# Dataset entries
:::

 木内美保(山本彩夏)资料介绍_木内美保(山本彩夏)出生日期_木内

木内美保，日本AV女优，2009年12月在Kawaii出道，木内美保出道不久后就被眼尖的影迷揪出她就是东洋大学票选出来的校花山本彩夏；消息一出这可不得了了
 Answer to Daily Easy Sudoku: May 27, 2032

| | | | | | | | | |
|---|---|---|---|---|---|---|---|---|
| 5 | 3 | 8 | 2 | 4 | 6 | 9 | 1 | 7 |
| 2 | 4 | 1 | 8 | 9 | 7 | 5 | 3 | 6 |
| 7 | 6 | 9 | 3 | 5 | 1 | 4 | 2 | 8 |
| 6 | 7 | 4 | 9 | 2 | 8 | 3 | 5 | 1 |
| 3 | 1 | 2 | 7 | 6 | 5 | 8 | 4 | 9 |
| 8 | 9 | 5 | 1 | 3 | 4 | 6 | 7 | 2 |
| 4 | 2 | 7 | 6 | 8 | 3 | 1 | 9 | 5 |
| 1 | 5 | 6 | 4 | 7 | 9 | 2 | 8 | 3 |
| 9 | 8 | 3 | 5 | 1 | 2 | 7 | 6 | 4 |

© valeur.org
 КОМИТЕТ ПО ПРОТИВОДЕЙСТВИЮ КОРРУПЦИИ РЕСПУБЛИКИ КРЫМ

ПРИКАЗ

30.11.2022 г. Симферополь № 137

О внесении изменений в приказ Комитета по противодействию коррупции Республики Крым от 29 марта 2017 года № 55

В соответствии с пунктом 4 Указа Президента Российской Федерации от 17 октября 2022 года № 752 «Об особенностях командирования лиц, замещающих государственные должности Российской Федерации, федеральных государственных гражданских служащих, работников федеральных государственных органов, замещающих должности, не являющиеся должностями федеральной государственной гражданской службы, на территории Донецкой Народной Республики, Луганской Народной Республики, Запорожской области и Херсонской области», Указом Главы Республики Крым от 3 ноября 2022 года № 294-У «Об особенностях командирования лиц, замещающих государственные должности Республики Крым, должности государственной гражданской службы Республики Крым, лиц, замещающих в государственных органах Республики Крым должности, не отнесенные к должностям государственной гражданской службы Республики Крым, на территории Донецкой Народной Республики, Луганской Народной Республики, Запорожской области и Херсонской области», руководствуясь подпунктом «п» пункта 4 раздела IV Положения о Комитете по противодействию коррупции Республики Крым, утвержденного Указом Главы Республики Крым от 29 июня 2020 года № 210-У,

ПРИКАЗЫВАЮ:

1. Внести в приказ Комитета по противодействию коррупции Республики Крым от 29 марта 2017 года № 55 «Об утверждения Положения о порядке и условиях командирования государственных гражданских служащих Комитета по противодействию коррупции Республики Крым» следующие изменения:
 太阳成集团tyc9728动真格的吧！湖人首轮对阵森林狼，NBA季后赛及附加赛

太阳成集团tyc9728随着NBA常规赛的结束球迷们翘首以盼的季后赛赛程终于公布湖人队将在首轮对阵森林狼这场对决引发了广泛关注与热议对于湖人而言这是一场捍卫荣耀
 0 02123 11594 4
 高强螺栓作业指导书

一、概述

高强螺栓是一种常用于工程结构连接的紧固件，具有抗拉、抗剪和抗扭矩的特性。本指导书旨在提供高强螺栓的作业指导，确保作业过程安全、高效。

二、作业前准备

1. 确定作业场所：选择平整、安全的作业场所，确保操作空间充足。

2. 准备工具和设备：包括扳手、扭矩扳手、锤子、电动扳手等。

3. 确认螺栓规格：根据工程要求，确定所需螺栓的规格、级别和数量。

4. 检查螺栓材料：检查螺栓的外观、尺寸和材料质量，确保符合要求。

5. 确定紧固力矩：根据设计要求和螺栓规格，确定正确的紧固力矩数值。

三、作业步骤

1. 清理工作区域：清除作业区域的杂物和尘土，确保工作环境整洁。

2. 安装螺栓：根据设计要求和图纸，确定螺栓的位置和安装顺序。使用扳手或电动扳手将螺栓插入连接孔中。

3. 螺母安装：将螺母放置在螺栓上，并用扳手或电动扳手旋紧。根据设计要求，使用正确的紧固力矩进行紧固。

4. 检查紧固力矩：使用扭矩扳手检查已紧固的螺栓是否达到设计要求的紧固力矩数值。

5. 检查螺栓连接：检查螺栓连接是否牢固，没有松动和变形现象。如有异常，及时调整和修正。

:::

# Work order
The lines above should be duplicated exactly.

# Result of this task
 木内美保(山本彩夏)资料介绍_木内美保(山本彩夏)出生日期_木内

木内美保，日本AV女优，2009年12月在Kawaii出道，木内美保出道不久后就被眼尖的影迷揪出她就是东洋大学票选出来的校花山本彩夏；消息一出这可不得了了
 Answer to Daily Easy Sudoku: May 27, 2032

| | | | | | | | | |
|---|---|---|---|---|---|---|---|---|
| 5 | 3 | 8 | 2 | 4 | 6 | 9 | 1 | 7 |
| 2 | 4 | 1 | 8 | 9 | 7 | 5 | 3 | 6 |
| 7 | 6 | 9 | 3 | 5 | 1 | 4 | 2 | 8 |
| 6 | 7 | 4 | 9 | 2 | 8 | 3 | 5 | 1 |
| 3 | 1 | 2 | 7 | 6 | 5 | 8 | 4 | 9 |
| 8 | 9 | 5 | 1 | 3 | 4 | 6 | 7 | 2 |
| 4 | 2 | 7 | 6 | 8 | 3 | 1 | 9 | 5 |
| 1 | 5 | 6 | 4 | 7 | 9 | 2 | 8 | 3 |
| 9 | 8 | 3 | 5 | 1 | 2 | 7 | 6 | 4 |

© valeur.org
 КОМИТЕТ ПО ПРОТИВОДЕЙСТВИЮ КОРРУПЦИИ РЕСПУБЛИКИ КРЫМ

ПРИКАЗ

30.11.2022 г. Симферополь № 137

О внесении изменений в приказ Комитета по противодействию коррупции Республики Крым от 29 марта 2017 года № 55

В соответствии с пунктом 4 Указа Президента Российской Федерации от 17 октября 2022 года № 752 «Об особенностях командирования лиц, замещающих государственные должности Российской Федерации, федеральных государственных гражданских служащих, работников федеральных государственных органов, замещающих должности, не являющиеся должностями федеральной государственной гражданской службы, на территории Донецкой Народной Республики, Луганской Народной Республики, Запорожской области и Херсонской области», Указом Главы Республики Крым от 3 ноября 2022 года № 294-У «Об особенностях командирования лиц, замещающих государственные должности Республики Крым, должности государственной гражданской службы Республики Крым, лиц, замещающих в государственных органах Республики Крым должности, не отнесенные к должностям государственной гражданской службы Республики Крым, на территории Донецкой Народной Республики, Луганской Народной Республики, Запорожской области и Херсонской области», руководствуясь подпунктом «п» пункта 4 раздела IV Положения о Комитете по противодействию коррупции Республики Крым, утвержденного Указом Главы Республики Крым от 29 июня 2020 года № 210-У,

ПРИКАЗЫВАЮ:

1. Внести в приказ Комитета по противодействию коррупции Республики Крым от 29 марта 2017 года № 55 «Об утверждения Положения о порядке и условиях командирования государственных гражданских служащих Комитета по противодействию коррупции Республики Крым» следующие изменения:
 太阳成集团tyc9728动真格的吧！湖人首轮对阵森林狼，NBA季后赛及附加赛

太阳成集团tyc9728随着NBA常规赛的结束球迷们翘首以盼的季后赛赛程终于公布湖人队将在首轮对阵森林狼这场对决引发了广泛关注与热议对于湖人而言这是一场捍卫荣耀
 0 02123 11594 4
 高强螺栓作业指导书

一、概述

高强螺栓是一种常用于工程结构连接的紧固件，具有抗拉、抗剪和抗扭矩的特性。本指导书旨在提供高强螺栓的作业指导，确保作业过程安全、高效。

二、作业前准备

1. 确定作业场所：选择平整、安全的作业场所，确保操作空间充足。

2. 准备工具和设备：包括扳手、扭矩扳手、锤子、电动扳手等。

3. 确认螺栓规格：根据工程要求，确定所需螺栓的规格、级别和数量。

4. 检查螺栓材料：检查螺栓的外观、尺寸和材料质量，确保符合要求。

5. 确定紧固力矩：根据设计要求和螺栓规格，确定正确的紧固力矩数值。

三、作业步骤

1. 清理工作区域：清除作业区域的杂物和尘土，确保工作环境整洁。

2. 安装螺栓：根据设计要求和图纸，确定螺栓的位置和安装顺序。使用扳手或电动扳手将螺栓插入连接孔中。

3. 螺母安装：将螺母放置在螺栓上，并用扳手或电动扳手旋紧。根据设计要求，使用正确的紧固力矩进行紧固。

4. 检查紧固力矩：使用扭矩扳手检查已紧固的螺栓是否达到设计要求的紧固力矩数值。

5. 检查螺栓连接：检查螺栓连接是否牢固，没有松动和变形现象。如有异常，及时调整和修正。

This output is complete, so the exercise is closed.